# White Oak Dining Table



## Joeymds (Jan 5, 2018)

Hi, I am building a table and want to make Sure I allow for wood movement as I design it.

I am Using 8/4 white oak for the table top. It will be 40" wide by 80" long.

In my attached picture I have three braces I was going to mortise in to the bottom of the table to keep all the boards straight over time.

My issue I'm running into is how to attach the legs to the tabletop to allow for movement. I don't want to just use the rockler tabletop wing brackets because I feel like I will need more support with such a heavy tabletop and also do not have any aprons to attach them to. If I just screw lags into bottom from leg braces will that prevent expansion? I have been searching everywhere to try to figure this out any help is appreciated. Thank you!


----------



## jerryminer (Jun 15, 2014)

I'm not totally clear on your leg structure, but , in general, yes, you can drive lags or screws up into the top as long as those screws are in slotted holes that allow for wood movement.


----------



## LittleShaver (Sep 14, 2016)

Here is how I handled a similar build.
There is a tapered sliding dovetail that runs the full width of the top. Seems to be holding up well so far. It's been in use for about 7 years now.


----------



## bondogaposis (Dec 18, 2011)

If I just screw lags into bottom from leg braces will that prevent expansion?

You can't prevent expansion, you have to allow for it. If you use slotted holes in the cross braces then the top can move freely and that will be fine.


----------



## Tabletop (May 9, 2016)

Bondo is correct. Lag bolts with slotted, or oversized holes will work. Also for a table that size why put the brackets. 8/4 oak over a 7 ft span with legs spaced from end like the picture will be more than adequate. I've built a 20' x 48" 8/4 walnut conference table that had 4 legs similar to those pictured with no support brackets. It's been used for about 15 yrs and still looks great.


----------



## Joeymds (Jan 5, 2018)

The Other pictures are of how I want to do the legs. The drawn out paper part is the base the table top will rest on. Where do you think I should put the lags through for the tabletop? And do you think I should use the same wood for the legs?


----------



## jerryminer (Jun 15, 2014)

> I m not totally clear on your leg structure, but , in general, yes, you can drive lags or screws up into the top as long as those screws are in slotted holes that allow for wood movement.
> 
> - jerryminer


I mis-read the question. Bondo is right, you will not *prevent* wood movement. You need to *allow* for it.

I would lay out the screw pattern something like this:









Center holes are not slotted, which will keep the top centered on the base. Other holes are slotted.
I also think the let-in steel braces are over-kill. 8/4 cross braces should be enough to keep the top flat.


----------



## Joeymds (Jan 5, 2018)

Ok that's great info thanks. First table I've built and I just looked how restoration hardware and other manufacturers made them and they had those braces and I just wanted to do it right so it lasts but if you think it's overkill than I would rather not do them!

Also do you think I need dowels in betweeen each board or maybe biscuits? Or am I fine just glueing the edges straight?


----------



## jerryminer (Jun 15, 2014)

Long grain-to-long-grain butt joints (which is what you're doing) are fine with glue only, as long as the butt joints fit tightly.

Some people use dowels or biscuits to help with alignment of the pieces during glue-up, but they are not needed for structural purposes. Personally, I prefer to use curved cauls during glue-up to keep everything aligned.
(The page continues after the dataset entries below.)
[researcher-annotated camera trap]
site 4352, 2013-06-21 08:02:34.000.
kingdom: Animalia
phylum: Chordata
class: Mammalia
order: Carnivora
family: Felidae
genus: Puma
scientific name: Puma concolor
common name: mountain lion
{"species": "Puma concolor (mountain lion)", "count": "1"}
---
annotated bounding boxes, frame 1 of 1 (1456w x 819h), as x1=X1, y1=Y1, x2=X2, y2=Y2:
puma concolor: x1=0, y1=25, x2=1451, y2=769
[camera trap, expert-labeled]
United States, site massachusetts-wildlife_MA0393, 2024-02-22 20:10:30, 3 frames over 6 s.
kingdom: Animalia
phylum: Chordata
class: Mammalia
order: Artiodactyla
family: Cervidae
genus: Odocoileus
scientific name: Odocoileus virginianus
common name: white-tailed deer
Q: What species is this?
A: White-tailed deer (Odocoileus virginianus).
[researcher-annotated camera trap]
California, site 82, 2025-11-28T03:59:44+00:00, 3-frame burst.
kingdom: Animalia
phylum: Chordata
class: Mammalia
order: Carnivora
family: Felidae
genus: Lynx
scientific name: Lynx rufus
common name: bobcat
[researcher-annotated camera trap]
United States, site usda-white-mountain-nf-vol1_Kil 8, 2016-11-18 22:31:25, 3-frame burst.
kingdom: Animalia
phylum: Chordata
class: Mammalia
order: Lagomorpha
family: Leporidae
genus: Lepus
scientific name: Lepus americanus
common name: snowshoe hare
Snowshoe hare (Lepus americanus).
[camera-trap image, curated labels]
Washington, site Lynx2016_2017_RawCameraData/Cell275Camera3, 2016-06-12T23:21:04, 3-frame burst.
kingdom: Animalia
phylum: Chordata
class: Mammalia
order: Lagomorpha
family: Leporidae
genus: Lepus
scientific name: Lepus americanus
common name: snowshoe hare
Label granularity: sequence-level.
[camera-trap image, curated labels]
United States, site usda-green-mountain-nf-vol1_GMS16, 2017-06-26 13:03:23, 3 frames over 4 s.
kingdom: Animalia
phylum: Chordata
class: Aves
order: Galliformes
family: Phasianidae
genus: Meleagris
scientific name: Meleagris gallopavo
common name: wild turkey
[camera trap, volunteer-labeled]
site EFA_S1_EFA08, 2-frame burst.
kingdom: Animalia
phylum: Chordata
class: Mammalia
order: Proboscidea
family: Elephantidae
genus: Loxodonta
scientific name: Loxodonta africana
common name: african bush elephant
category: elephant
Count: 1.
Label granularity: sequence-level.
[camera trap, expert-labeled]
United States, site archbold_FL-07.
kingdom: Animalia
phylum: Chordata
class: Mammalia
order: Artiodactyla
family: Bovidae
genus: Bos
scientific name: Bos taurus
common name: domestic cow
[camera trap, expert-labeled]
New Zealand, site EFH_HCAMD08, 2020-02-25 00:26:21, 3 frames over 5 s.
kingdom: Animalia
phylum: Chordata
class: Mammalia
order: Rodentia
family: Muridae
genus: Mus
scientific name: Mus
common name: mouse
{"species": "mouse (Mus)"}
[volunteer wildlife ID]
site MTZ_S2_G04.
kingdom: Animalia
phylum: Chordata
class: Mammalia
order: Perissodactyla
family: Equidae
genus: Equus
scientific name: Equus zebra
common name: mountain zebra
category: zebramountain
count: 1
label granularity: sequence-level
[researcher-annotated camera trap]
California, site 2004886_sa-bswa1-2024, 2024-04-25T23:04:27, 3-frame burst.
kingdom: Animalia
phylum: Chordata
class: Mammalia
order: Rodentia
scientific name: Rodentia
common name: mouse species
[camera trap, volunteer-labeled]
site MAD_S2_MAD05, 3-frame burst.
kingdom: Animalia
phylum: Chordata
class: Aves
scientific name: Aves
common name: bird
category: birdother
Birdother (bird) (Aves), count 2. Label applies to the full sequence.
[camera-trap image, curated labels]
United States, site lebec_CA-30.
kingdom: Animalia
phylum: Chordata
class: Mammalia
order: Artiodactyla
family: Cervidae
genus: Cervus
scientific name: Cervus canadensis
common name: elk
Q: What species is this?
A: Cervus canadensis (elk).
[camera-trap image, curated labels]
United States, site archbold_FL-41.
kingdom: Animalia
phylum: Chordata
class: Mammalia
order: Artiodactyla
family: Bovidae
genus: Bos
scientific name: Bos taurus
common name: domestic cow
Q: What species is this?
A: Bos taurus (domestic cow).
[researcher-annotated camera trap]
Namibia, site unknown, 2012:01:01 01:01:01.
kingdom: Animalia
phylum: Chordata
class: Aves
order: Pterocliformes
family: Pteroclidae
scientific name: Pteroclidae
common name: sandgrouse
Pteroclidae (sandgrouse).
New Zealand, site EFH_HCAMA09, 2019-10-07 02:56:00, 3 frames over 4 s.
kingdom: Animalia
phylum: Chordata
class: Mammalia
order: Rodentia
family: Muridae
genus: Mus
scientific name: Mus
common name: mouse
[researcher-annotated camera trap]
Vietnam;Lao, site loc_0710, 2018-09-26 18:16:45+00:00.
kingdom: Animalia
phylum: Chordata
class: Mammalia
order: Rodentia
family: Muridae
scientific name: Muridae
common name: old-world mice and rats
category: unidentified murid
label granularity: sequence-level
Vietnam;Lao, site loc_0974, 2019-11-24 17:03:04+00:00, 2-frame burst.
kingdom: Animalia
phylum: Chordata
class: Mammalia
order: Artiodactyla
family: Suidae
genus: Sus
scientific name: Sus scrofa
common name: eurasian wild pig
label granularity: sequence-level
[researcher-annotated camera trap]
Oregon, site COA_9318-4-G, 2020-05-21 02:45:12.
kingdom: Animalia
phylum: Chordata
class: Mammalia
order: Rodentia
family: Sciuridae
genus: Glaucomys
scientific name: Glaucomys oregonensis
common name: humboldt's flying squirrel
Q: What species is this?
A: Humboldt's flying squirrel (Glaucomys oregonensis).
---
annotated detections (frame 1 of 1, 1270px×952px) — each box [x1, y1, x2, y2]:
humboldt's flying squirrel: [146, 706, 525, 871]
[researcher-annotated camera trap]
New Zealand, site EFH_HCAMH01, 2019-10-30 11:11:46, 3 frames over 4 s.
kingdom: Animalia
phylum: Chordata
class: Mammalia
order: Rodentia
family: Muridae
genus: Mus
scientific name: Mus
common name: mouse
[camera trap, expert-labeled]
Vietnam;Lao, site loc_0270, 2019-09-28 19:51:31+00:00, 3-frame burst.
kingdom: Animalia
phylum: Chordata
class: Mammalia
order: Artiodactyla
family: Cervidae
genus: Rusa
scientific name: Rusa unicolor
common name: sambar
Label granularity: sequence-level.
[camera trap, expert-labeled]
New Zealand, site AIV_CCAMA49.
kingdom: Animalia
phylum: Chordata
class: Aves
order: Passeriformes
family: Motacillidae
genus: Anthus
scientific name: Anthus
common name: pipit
How are you planning to attach the legs? This looks like the weak point to me. A traditional table would have an apron, with mortise-and-tenon joints into the legs, providing anti-racking strength. What method are you using to A: attach the legs? B: provide anti-racking?


----------



## Joeymds (Jan 5, 2018)

I haven't thought thought too in depth on the legs yet. Open to suggestions. I was thinking just using pocket holes for all the joints on the legs?


----------



## wormil (Nov 19, 2011)

> - Joeymds


This doesn't look like a good table leg design. Legs are not usually attached to the top. Instead you build a rigid structure and attach the top to that. The exception would be mid-century legs or peg legs but those are usually splayed.


----------



## jerryminer (Jun 15, 2014)

> I haven't thought thought too in depth on the legs yet. Open to suggestions. I was thinking just using pocket holes for all the joints on the legs?
> 
> - Joeymds


I suggest you think about this some more. Pocket screws work well for cabinets-plywood boxes that get screwed to the wall of a building. Furniture has to handle stresses that cabinets do not: they get moved, bumped into, leaned on, etc. Pocket-screwed butt joints would not be up to the task, IMHO. If you want this table to stand up over time, you'll want to use a sturdier system: box joints, double mortise-and-tenon, or something.


----------



## Joeymds (Jan 5, 2018)

Ok thanks. Would you use double mortise and tenon on both ends of the vertical legs or would you want to use it on every piece in the bracing system(ie all the horizontal pieces)?


----------



## jerryminer (Jun 15, 2014)

This type of "contemporary" table is not something I typically do. I am more of a "traditionalist" and my tables have aprons-I like "tried and true" methods.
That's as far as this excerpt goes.